I have the following integral over the domain $\Omega$ with boundary $\Gamma$
and $ u,\phi \in \Omega$:
$\int_{\Omega} \nabla^2u \nabla^2\phi\, \mathrm{d}\Omega$.
The problem is to get rid of the Laplacian in front of $\phi$, presumably by using integration by parts and the divergence theorem.
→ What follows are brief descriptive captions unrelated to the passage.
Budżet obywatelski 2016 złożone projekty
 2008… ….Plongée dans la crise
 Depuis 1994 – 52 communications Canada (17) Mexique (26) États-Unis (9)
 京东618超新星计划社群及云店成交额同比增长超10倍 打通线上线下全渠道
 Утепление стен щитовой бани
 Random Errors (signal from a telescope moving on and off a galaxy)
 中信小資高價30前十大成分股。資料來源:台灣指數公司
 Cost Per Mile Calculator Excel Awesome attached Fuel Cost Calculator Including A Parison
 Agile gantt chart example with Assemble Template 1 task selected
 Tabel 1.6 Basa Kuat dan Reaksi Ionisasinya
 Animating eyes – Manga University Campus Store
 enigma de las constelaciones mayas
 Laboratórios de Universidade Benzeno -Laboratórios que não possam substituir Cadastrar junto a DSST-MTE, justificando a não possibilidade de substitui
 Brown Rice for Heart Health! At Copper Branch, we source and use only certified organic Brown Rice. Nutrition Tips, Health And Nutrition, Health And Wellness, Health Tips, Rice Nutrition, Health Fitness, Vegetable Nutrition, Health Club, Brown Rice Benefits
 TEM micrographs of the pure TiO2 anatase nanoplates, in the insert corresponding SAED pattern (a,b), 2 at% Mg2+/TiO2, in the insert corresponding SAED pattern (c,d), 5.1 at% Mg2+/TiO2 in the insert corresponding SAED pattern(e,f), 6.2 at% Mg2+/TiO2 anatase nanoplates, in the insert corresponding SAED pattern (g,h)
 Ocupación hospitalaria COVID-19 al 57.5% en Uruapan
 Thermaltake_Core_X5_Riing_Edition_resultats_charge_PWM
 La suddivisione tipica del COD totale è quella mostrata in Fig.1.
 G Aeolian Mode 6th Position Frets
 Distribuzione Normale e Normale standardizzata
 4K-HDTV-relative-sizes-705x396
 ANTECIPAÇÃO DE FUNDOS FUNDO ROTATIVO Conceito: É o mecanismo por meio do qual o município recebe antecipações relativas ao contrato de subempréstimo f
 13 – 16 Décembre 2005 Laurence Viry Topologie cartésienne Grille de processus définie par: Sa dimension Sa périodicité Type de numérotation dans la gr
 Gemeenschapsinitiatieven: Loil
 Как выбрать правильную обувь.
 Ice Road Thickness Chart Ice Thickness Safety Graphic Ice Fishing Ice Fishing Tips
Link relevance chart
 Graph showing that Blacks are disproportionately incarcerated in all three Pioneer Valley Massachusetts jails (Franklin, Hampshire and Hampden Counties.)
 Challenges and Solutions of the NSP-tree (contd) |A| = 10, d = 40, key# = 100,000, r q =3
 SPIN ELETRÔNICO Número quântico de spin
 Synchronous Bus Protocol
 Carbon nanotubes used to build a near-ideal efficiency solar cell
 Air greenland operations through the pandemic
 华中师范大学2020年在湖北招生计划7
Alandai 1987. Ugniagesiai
Could someone give a hint as to how this is done? I know how to do this using integration by parts and the divergence theorem for: $\int_{\Omega} \nabla u \cdot \nabla \phi\, \mathrm{d}\Omega$.
Best Answer
It is easy to check that $$\nabla\cdot(\nabla^2u\nabla\phi)=\nabla(\nabla^2u)\cdot\nabla\phi+\nabla^2u\nabla^2\phi,$$ and $$\nabla\cdot(\nabla(\nabla^2u)\phi)=\nabla^2(\nabla^2u)\phi+\nabla(\nabla^2u)\cdot\nabla\phi.$$ Thus, we obtain, $$\nabla^2u\nabla^2\phi=\nabla\cdot(\nabla^2u\nabla\phi)-\nabla\cdot(\nabla(\nabla^2u)\phi)+\nabla^2(\nabla^2u)\phi.$$ Integrating on $\Omega$ and using the the divergence theorem, $$\int_{\Omega}\nabla^2u\nabla^2\phi=\int_{\Gamma}\nabla^2u\frac{\partial\phi}{\partial n}-\int_{\Gamma}\frac{\partial\nabla^2u}{\partial n}\phi+\int_{\Omega}\nabla^2(\nabla^2u)\phi.$$